[Pictured, left to right: Matthew Lillard, Emily Rios, Ted Levine and Diane Kruger at The Paley Center for Media’s “The Bridge:” Season 2 premiere screening and conversation on June 24, 2014.]
Of the many dramatic elements that transpired in Season 1 of FX’s “The Bridge,” perhaps the most dramatic was its creators’ decision to gut its primary storyline early.
Much of that first season’s momentum was fueled by the hunt for serial killer David Tate. But rather than build to a climactic final episode involving some sort of resolution with the villain, Tate was taken out of commission in episode 11, with two crucial episodes left in the 13-episode season. It was a bold move but a necessary one, according to series showrunner and co-developer Elwood Reid.

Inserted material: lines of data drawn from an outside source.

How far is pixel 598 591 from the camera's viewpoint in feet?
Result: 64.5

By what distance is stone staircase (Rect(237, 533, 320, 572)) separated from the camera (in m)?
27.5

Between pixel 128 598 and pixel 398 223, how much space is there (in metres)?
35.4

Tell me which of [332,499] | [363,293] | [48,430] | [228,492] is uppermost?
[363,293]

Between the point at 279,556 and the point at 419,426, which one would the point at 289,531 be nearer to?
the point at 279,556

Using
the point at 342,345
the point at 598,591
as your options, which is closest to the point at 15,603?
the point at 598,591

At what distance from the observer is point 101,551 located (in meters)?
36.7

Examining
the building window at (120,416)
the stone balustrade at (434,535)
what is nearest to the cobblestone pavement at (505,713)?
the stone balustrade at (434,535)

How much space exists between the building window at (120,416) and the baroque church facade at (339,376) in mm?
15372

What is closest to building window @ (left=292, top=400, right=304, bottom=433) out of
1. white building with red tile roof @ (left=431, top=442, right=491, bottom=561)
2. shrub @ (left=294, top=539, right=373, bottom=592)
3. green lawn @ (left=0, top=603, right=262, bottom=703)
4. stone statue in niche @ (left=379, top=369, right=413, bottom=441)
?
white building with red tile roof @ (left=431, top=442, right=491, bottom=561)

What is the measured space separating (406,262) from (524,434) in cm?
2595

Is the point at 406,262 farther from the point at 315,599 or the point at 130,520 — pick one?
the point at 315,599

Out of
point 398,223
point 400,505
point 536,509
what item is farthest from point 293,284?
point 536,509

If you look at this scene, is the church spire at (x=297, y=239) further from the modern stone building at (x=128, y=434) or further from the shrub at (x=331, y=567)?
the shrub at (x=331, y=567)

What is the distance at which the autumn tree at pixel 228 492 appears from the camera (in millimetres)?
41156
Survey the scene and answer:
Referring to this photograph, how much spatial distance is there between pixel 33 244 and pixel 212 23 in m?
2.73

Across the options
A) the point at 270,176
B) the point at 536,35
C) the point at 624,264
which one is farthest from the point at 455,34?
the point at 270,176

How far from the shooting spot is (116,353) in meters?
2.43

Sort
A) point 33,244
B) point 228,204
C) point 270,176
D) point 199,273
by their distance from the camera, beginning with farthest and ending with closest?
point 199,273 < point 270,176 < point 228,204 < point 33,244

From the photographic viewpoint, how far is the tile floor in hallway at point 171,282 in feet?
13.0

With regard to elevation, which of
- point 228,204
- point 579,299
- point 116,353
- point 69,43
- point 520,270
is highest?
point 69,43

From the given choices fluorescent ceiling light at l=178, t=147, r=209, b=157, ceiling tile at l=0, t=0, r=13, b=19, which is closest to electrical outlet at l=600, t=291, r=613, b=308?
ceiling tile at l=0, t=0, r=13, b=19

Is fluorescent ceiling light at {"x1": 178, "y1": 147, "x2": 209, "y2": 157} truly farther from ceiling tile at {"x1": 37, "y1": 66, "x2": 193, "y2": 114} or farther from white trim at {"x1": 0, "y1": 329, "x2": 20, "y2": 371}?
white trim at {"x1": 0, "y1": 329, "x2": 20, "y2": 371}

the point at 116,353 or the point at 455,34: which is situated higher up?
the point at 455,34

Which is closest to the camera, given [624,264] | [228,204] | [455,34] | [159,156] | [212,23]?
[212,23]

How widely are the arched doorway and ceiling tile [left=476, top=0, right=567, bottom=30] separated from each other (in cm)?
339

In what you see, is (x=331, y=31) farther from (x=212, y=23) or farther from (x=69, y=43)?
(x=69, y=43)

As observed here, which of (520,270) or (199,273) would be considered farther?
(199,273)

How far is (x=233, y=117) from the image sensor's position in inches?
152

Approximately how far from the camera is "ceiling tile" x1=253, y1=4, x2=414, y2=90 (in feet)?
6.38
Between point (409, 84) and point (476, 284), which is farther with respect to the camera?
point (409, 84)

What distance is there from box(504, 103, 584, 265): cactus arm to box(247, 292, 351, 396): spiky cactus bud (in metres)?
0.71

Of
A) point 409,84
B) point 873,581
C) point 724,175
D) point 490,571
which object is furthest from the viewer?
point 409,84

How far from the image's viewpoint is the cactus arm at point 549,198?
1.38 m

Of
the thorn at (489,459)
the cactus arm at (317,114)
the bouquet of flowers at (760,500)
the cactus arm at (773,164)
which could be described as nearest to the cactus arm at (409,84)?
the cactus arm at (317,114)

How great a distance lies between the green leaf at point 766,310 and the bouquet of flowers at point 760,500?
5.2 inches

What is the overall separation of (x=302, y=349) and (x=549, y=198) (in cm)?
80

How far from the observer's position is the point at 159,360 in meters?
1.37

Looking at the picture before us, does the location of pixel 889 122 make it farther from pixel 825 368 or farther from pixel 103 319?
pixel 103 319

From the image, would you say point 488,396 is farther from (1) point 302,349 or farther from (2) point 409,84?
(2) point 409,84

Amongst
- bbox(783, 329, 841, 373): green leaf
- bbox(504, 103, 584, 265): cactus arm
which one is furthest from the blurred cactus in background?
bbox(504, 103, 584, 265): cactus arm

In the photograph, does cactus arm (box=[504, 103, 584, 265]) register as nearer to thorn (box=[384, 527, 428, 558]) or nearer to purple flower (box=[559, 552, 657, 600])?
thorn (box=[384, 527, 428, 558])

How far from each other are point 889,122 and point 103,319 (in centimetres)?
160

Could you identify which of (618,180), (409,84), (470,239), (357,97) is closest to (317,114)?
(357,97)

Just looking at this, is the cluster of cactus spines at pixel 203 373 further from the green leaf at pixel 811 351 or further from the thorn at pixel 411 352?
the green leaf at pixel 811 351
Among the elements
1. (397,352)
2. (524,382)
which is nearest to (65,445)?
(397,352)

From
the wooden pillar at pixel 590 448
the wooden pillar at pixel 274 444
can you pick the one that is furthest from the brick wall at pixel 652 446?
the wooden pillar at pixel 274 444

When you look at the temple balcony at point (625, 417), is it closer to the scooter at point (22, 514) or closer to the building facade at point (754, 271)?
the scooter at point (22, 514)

“The great thing about serial killers is, people are going to follow you,” Reid said, speaking at a panel Tuesday night at the Paley Center for Media in Beverly Hills. “But I knew if we were going to survive into the second or third season, we were going to have to pull that life support.” Based on the Scandinavian crime drama “Broen,” which also centers on a mass murderer, Season 1 of “The Bridge” followed that series’ “satisfying template,” Reid said, “and it was my job not to mess it up.” But, he went on, “we had to create a new show. We had this untapped world between these two borders.”
Reid’s appearance followed a special advance screening of the show’s Season 2 premiere (it debuts on FX July 9). Following the screening he was joined onstage by “The Bridge” co-leads Diane Kruger and Demián Bichir, as well as series regulars Ted Levine, Emily Rios and Matthew Lillard. Their discussion with moderator Michael Schneider reaffirmed the value of the show’s departure into a more nuanced, character-driven, world-building brand of storytelling.
“What I loved of [Detective Marco Ruiz] from the beginning was that he wasn’t black or white,” said Bichir. “I love characters that have different layers of emotions. When I read the pilot I saw that there.”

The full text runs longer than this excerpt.